ダイハツ工業は,2007年度中間期(2007年4月~9月)の業績を発表した。売上高は前年同期比8.1%増の8186億5900万円,営業利益は同24.4%増の250億7400万円,純利益は同12.7%増の126億4200万円で,いずれも上期として過去最高となった。

 自動車の販売台数は国内(ダイハツ車)が前年同期比3%減,海外(同)が同8%増,受託車が同1%減,OEM車が同11%増で,合計では同1%増の63万7800台だった。

 主力の国内事業は,販売台数は落ち込んだものの,売上高は前年同期比3.5%増の6796億円,営業利益は同13.9%増の166億4500万円と増収増益だった。大分工場(大分県中津市)の第1工場内で稼働している自動機を半自動機に置き換えるなど,コスト削減策の効果が大きいという。「自動機は故障すれば工場の稼働率が落ちるし,メンテナンス費用もかさむ。半自動機に置き換えたことで稼働率が安定し,利益率が上がった」(取締役社長の箕浦輝幸氏)。

 ダイハツは2007年末の稼働開始を目指して,大分工場の敷地内に第2工場を建設している(Tech-On!関連記事)。「第2工場は第1工場の約1/2のスペースと投資で,第1工場と同等の生産能力を実現できる」(箕浦氏)という。同社は自動車需要が全体的に軽自動車などの小さな車にシフトしているとみており「今後はもっと安い車が必要になってくる。(自社の製品系列の中で)一番小さな車であっても利益を上げなければ」(箕浦氏)とし,コスト削減を徹底して進める考えだ。大分第1工場で成功したコスト削減に向けた各施策を今後はインドネシア工場にも適用していく。

国内の軽市場は「高水準」

 需要の減退が伝えられる国内市場について,同社は軽自動車市場に限ると2007年度も「高水準で推移している」(箕浦氏)とみる。箕浦氏は2007年度の市場規模を前年度から9万台減の194万台と見込んでおり「モデルチェンジがほとんどない中では高水準。2008年度も同等の規模を予測している。若者には買いたい商品がたくさんある。車にだけ金をかけられない。こうしたユーザー志向や社会環境をかんがみるに,小さな車への需要のシフトはますます進むはずで,軽自動車の市場が極端に縮小するとは考えにくい」との持論を披露。「軽自動車の国内市場におけるシェア首位を維持し,軽自動車で利益を上げる」との経営方針を示した。

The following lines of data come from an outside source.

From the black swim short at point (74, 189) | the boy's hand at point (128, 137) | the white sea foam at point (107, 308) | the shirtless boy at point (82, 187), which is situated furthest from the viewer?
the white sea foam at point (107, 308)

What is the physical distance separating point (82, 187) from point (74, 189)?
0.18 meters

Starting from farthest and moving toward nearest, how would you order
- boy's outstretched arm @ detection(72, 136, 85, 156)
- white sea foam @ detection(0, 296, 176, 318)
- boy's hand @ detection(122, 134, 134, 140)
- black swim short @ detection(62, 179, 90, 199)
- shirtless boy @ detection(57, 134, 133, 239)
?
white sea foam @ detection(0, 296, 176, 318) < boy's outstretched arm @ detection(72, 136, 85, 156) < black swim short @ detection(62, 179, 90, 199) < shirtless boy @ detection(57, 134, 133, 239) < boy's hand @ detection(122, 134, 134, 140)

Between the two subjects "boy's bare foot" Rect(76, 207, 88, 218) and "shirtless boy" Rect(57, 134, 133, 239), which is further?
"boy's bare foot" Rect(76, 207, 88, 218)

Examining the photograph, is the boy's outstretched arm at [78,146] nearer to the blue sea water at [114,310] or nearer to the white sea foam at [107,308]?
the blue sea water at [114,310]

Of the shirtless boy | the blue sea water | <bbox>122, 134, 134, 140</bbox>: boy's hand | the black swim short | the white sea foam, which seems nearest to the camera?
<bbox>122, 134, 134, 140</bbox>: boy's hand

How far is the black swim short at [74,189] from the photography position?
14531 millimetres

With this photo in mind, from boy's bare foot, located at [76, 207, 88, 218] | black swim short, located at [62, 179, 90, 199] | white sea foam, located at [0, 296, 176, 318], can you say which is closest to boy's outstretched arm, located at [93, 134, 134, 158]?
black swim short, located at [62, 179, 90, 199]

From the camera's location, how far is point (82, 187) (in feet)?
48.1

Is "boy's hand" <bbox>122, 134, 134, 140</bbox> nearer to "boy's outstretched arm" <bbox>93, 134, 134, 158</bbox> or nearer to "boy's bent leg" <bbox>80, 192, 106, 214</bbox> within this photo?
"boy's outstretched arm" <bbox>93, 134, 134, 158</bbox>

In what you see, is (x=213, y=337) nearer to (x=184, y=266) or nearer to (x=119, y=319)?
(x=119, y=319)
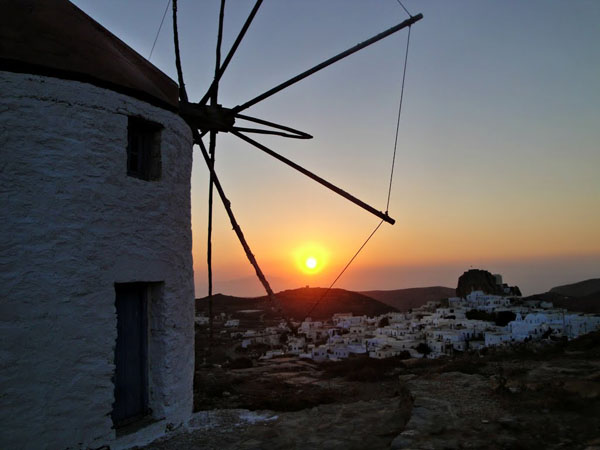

 なお,2007年10月31日に新聞紙面で,富士重工業がダイハツに中型車を,ダイハツが富士重に軽自動車と小型車を供給する計画と報じられた件に関しては「何も決まっていない。そもそも検討していない」(箕浦氏)とコメント。大分第2工場の建設は,既存工場の慢性的な稼働時間延長の解消などが主な目的と説明した。